Short task | Copy every line in the stretch from the line containing "Looking at the scene, is" through the end of the entries, both ends included, in full. Add 7 to each number in the answers, whether coordinates or distances, and leave everything else unchanged.

--- start Exercise data ---

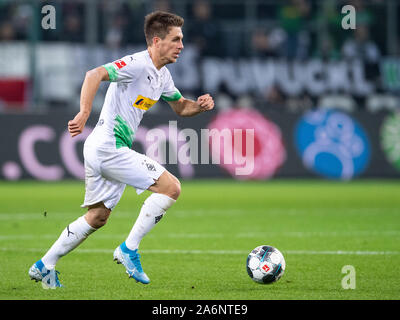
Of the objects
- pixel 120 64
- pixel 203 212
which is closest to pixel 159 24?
pixel 120 64

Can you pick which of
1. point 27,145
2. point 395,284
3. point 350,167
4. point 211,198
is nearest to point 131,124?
point 395,284

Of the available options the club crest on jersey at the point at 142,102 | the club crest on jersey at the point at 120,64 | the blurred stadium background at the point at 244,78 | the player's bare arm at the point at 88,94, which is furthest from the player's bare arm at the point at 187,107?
the blurred stadium background at the point at 244,78

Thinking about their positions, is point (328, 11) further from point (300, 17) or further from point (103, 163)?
point (103, 163)

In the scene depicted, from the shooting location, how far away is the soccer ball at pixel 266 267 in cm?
679

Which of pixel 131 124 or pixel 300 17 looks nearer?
pixel 131 124

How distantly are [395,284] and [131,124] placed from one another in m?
2.44

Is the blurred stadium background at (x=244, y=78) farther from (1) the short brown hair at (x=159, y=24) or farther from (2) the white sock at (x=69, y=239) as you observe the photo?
(2) the white sock at (x=69, y=239)

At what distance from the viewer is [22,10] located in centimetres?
1978

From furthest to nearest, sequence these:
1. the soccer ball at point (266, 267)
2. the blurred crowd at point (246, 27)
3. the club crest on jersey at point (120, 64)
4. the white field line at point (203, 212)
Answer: the blurred crowd at point (246, 27) < the white field line at point (203, 212) < the soccer ball at point (266, 267) < the club crest on jersey at point (120, 64)

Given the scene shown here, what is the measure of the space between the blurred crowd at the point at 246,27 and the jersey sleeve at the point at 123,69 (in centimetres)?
1282

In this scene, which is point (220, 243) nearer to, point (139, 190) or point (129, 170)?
point (139, 190)

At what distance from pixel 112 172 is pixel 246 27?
13.8m

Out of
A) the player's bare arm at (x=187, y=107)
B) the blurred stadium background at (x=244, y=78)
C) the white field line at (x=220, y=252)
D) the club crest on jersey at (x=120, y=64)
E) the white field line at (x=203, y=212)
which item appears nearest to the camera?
the club crest on jersey at (x=120, y=64)
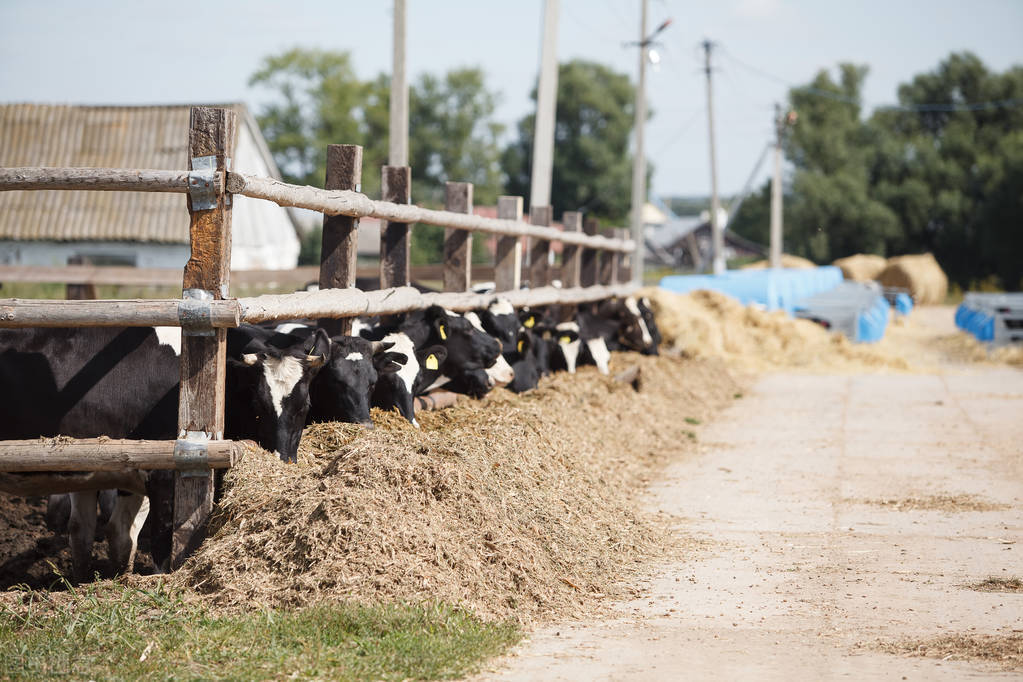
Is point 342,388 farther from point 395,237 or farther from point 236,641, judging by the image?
point 236,641

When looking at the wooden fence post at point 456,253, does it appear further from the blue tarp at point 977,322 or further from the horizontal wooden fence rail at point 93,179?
the blue tarp at point 977,322

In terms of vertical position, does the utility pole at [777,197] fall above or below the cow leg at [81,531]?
above

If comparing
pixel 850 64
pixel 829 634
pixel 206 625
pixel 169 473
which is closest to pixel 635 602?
pixel 829 634

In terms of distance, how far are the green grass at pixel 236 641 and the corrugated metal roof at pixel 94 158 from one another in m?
27.7

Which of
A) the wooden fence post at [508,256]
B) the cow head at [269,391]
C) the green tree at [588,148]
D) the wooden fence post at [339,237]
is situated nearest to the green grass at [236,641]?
the cow head at [269,391]

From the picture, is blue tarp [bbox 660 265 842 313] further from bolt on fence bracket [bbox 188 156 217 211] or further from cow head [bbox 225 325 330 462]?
bolt on fence bracket [bbox 188 156 217 211]

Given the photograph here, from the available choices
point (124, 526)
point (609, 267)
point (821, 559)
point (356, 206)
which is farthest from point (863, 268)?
point (124, 526)

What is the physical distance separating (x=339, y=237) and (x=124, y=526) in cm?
212

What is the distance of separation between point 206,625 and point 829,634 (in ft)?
7.97

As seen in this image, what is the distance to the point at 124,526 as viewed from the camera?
567 centimetres

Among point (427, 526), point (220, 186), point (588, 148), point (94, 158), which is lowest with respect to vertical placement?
point (427, 526)

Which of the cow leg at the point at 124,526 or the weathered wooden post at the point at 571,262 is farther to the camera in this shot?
the weathered wooden post at the point at 571,262

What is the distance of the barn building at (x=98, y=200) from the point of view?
3091 cm

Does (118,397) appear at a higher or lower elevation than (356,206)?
lower
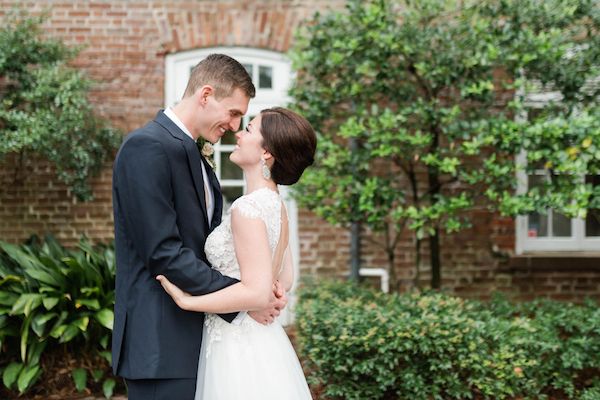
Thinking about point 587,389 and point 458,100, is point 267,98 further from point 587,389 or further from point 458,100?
point 587,389

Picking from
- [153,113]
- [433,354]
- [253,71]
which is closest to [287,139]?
[433,354]

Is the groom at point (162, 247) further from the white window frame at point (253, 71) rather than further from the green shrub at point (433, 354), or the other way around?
the white window frame at point (253, 71)

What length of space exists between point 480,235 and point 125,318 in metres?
5.97

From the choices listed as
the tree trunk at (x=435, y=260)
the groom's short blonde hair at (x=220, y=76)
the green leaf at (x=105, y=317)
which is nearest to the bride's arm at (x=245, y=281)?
the groom's short blonde hair at (x=220, y=76)

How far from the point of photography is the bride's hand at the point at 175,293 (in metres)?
2.51

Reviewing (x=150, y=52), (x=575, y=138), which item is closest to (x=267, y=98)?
(x=150, y=52)

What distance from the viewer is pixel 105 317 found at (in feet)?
18.6

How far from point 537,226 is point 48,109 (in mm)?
5537

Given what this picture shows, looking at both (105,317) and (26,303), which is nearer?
(26,303)

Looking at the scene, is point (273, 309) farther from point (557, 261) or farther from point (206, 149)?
point (557, 261)

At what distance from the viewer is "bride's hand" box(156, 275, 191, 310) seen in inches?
98.8

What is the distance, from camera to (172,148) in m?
2.56

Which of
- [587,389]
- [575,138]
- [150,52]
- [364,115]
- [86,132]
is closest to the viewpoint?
[587,389]

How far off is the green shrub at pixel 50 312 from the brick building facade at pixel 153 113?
5.99ft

--- end Exercise data ---

Reply |
Looking at the scene, is point (273, 309) farther from point (557, 261) or farther from point (206, 149)?
point (564, 268)

At what distance from the viewer is "bride's hand" box(156, 275, 191, 310) seen in inches?
105.8

What is the distance, from camera to (172,148) in m?
9.56

Which of
- [587,389]
- [575,138]
- [150,52]
- [364,115]
- [86,132]
is closest to the viewpoint?
[594,396]

How far off is the green shrub at pixel 50 312 from the brick building facade at pixel 153 113?
12.99ft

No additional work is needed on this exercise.